Dass der Beschwerdeführer zum Entscheidungszeitpunkt bei Angehörigen von N.N. in Bulgarien lebt, ergibt sich aus deren diesbezüglich glaubhaften Angaben im Rahmen der Beschwerdeverhandlung.

Die Feststellungen zu den Haupt- und Nebenwohnsitzmeldungen des Beschwerdeführers im Bundesgebiet als auch zum gemeinsamen Wohnsitz mit seiner Lebensgefährtin und den beiden Töchtern ergeben sich aus einer Abfrage im zentralen Melderegister der Republik.

Die Feststellungen zum Aufenthaltsstatus des Beschwerdeführers, seiner Lebensgefährtin und seiner beiden Töchter in Österreich auf Grundlage von Anmeldebescheinigungen nach dem NAG ergeben sich aus den seitens des Beschwerdeführers mit schriftlicher Eingabe vom 06.12.2019 in Kopie vorgelegten Anmeldebescheinigungen von ihm, seiner Lebensgefährtin und seinen beiden Töchtern, in Zusammenschau mit einer Abfrage im Informationsverbund zentrales Fremdenregister.

Die Versicherungszeiten des Beschwerdeführers in Österreich als Arbeiter sowie geringfügig beschäftigter Arbeiter, als auch die Feststellungen zu seinem Bezug von bedarfsorientierter Mindestsicherung, Krankengeld, "Notstandshilfe, Überbrückungshilfe" und Arbeitslosengeld ergeben sich aus einer Abfrage im Hauptverband österreichischer Sozialversicherungsträger, ebenso wie die angemeldete Erwerbstätigkeit von N.N. als geringfügig beschäftigte Arbeiterin seit 08.07.2020, sowie die Feststellungen zu ihrem Bezug von "Notstandshilfe, Überbrückungshilfe" seit Dezember 2017. Dass N.N. überdies noch Familienbeihilfe bezieht, ergibt sich aus ihren glaubhaften Angaben in der Beschwerdeverhandlung.

Der Schulbesuch der älteren Tochter M.H. sowie der Kindergartenbesuch der jüngeren Tochter L.H. ergeben sich aus den diesbezüglich glaubhaften Angaben des Beschwerdeführers und der beiden Zeuginnen im Verfahren, ebenso wie der Umstand, dass M.H. im Alter von etwa acht Jahren mit ihren Eltern nach Österreich kam, während L.H. bereits in Österreich geboren wurde.

Die Feststellungen zu den gesundheitlichen Beeinträchtigungen von N.N. und L.H. ergeben sich aus den diesbezüglich glaubhaften Angaben von N.N. im Rahmen der Beschwerdeverhandlung, ebenso wie der Umstand, dass die beiden Töchter über keine qualifizierten Bulgarisch-Kenntnisse verfügen, da sie im gemeinsamen Haushalt mit ihren Eltern stets Türkisch sprachen.

Die rechtskräftige strafgerichtliche Verurteilung des Beschwerdeführers ergibt sich aus einer Abfrage des Strafregisters der Republik Österreich.

Die Feststellungen bezüglich der seiner strafgerichtlichen Verurteilung zugrundeliegenden strafbaren Handlung sowie den Erwägungen des Strafgerichts im Rahmen der Strafbemessung ergeben sich aus der im Akt enthaltenen Urteilsausfertigung des Landesgerichts XXXX zur Zl.
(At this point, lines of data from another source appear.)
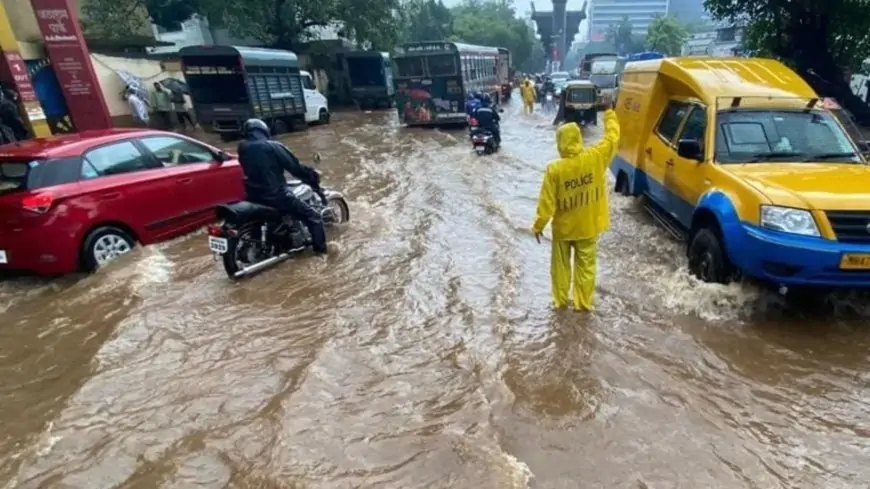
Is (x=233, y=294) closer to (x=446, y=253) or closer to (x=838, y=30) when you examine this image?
(x=446, y=253)

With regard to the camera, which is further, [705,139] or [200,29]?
[200,29]

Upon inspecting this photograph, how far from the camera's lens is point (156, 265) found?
636 cm

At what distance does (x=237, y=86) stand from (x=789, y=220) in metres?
17.1

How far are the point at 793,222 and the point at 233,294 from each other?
15.8 feet

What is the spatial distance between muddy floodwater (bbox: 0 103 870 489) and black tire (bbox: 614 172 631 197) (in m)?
1.53

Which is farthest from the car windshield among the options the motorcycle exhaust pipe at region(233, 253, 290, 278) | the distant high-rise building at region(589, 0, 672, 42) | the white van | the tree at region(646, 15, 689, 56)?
the distant high-rise building at region(589, 0, 672, 42)

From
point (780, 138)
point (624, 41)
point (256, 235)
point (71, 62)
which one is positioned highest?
point (71, 62)

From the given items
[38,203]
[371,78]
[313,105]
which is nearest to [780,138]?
[38,203]

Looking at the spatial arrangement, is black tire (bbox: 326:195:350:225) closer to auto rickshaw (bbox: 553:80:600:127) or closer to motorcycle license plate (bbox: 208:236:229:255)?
motorcycle license plate (bbox: 208:236:229:255)

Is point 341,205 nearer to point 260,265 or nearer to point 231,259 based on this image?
point 260,265

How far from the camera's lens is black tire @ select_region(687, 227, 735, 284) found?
4.72 metres

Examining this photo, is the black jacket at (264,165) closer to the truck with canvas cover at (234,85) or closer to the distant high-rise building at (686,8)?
the truck with canvas cover at (234,85)

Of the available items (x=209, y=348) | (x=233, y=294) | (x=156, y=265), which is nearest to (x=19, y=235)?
(x=156, y=265)

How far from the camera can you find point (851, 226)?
4.03m
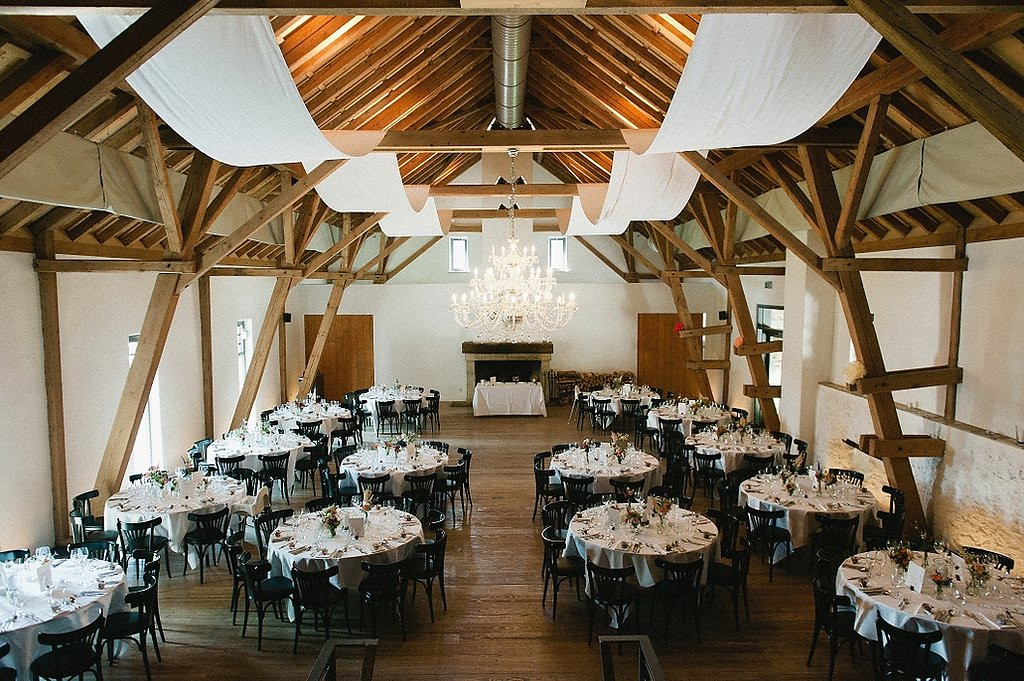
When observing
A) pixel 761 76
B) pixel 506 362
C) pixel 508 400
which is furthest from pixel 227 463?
pixel 506 362

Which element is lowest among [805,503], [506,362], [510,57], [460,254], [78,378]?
[805,503]

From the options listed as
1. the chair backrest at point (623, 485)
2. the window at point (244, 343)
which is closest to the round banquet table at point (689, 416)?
the chair backrest at point (623, 485)

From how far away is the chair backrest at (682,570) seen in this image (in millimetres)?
6621

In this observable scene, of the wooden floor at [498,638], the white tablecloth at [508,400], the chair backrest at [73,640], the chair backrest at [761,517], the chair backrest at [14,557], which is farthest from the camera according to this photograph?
the white tablecloth at [508,400]

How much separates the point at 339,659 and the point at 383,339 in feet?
45.7

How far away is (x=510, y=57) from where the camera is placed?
836 cm

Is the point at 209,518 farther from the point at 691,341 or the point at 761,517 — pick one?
the point at 691,341

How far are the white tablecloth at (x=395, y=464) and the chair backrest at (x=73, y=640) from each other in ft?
14.8

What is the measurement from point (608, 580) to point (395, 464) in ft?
14.6

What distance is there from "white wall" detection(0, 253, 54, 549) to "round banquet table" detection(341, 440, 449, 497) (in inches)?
149

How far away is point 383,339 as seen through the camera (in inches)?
786

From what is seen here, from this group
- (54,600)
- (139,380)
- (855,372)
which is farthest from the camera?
(139,380)

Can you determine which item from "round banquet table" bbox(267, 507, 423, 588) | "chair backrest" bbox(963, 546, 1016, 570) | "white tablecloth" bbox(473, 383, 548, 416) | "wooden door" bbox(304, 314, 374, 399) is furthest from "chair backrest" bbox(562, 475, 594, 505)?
"wooden door" bbox(304, 314, 374, 399)

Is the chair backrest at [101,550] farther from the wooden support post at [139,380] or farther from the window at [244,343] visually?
the window at [244,343]
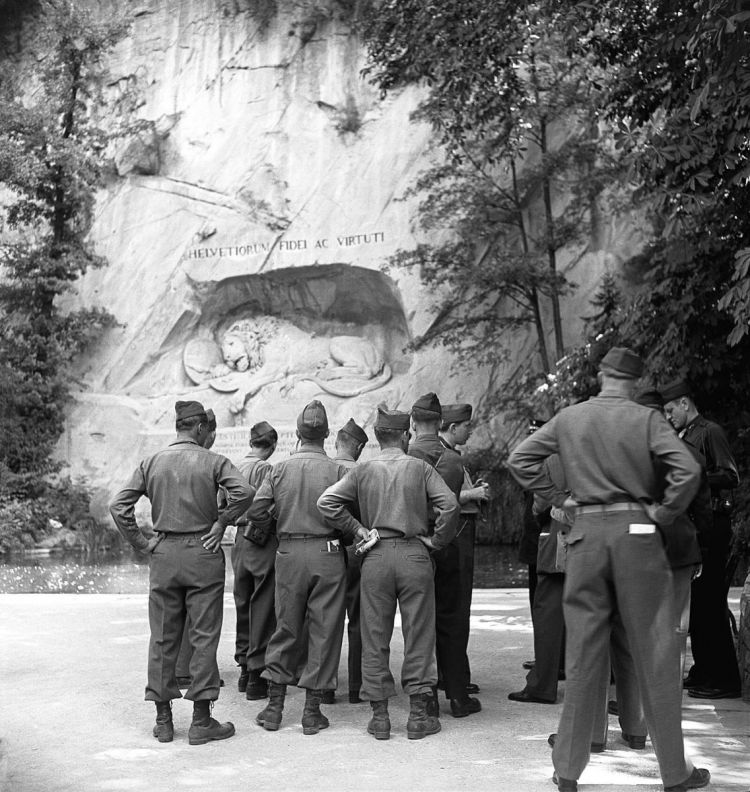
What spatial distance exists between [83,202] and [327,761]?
66.2 feet

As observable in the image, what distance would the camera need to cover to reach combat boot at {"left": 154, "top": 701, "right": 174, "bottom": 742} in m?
5.49

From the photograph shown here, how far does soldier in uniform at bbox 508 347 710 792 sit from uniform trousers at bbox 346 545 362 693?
2.22 m

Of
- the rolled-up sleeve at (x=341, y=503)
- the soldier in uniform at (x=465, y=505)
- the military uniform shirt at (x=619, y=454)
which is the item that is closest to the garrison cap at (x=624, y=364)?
the military uniform shirt at (x=619, y=454)

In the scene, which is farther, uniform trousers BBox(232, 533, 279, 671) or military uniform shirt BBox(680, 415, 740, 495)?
uniform trousers BBox(232, 533, 279, 671)

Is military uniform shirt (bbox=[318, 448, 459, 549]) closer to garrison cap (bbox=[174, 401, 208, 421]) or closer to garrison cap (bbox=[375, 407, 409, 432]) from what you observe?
garrison cap (bbox=[375, 407, 409, 432])

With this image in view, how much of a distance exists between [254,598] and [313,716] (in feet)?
3.78

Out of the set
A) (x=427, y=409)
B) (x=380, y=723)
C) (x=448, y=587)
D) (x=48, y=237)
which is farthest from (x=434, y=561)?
(x=48, y=237)

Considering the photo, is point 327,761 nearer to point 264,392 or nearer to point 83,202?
point 264,392

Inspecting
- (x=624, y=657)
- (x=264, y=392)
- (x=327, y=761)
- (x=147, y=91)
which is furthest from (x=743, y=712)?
(x=147, y=91)

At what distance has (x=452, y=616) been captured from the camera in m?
6.03

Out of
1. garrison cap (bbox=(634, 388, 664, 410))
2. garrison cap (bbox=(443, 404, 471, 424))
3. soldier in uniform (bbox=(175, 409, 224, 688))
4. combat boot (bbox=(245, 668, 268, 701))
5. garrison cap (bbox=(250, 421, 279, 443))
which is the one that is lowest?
combat boot (bbox=(245, 668, 268, 701))

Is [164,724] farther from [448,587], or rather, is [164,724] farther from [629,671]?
[629,671]

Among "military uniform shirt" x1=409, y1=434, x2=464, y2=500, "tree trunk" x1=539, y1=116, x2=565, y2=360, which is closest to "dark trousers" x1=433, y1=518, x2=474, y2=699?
"military uniform shirt" x1=409, y1=434, x2=464, y2=500

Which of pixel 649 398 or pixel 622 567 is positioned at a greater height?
pixel 649 398
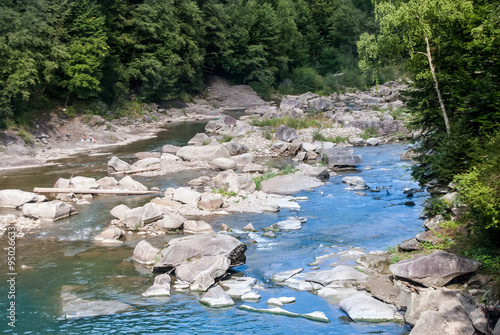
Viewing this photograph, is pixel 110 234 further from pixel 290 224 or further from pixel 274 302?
pixel 274 302

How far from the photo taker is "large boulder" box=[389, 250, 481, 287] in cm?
1080

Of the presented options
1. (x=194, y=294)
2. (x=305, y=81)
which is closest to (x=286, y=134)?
(x=194, y=294)

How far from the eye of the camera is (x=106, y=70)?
43375mm

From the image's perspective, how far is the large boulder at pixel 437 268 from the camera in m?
10.8

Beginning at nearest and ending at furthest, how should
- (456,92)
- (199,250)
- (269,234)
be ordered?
(199,250), (456,92), (269,234)

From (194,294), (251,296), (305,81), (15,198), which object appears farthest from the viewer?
(305,81)

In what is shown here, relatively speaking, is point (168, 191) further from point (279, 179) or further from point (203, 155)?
point (203, 155)

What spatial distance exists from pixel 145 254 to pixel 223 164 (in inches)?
Result: 508

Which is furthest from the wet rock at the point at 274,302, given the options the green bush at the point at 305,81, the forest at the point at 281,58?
the green bush at the point at 305,81

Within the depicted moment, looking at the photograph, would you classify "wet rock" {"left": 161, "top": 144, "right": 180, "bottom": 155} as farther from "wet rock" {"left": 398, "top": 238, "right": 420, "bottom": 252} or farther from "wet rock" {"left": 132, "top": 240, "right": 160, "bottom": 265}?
"wet rock" {"left": 398, "top": 238, "right": 420, "bottom": 252}

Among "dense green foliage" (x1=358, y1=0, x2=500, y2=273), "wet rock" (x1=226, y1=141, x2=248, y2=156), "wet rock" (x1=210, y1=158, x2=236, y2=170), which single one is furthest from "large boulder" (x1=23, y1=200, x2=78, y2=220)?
"dense green foliage" (x1=358, y1=0, x2=500, y2=273)

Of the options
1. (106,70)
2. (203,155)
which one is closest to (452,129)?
(203,155)

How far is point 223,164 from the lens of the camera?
27250 mm

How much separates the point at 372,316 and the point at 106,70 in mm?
38080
XXXX , überdies aus der im Akt enthaltenen Urteilsausfertigung des Oberlandesgerichts Wien zur Zl. XXXX , welches einer Berufung des Beschwerdeführers gegen seine Verurteilung keine Folge gegeben hatte. Die Feststellungen hinsichtlich der dem Beschwerdeführer strafgerichtlich erteilten Weisung, eine deliktsaufarbeitende Psychotherapie zu absolvieren, welche in weiterer Folge wieder aufgehoben wurde, ergeben sich aus einer Abfrage im Strafregister der Republik in Zusammenschau mit einer dem Beschwerdeschriftsatz angeschlossenen Kopie des Beschlusses des Landesgerichts XXXX vom 10.08.2020 zur Zl. XXXX .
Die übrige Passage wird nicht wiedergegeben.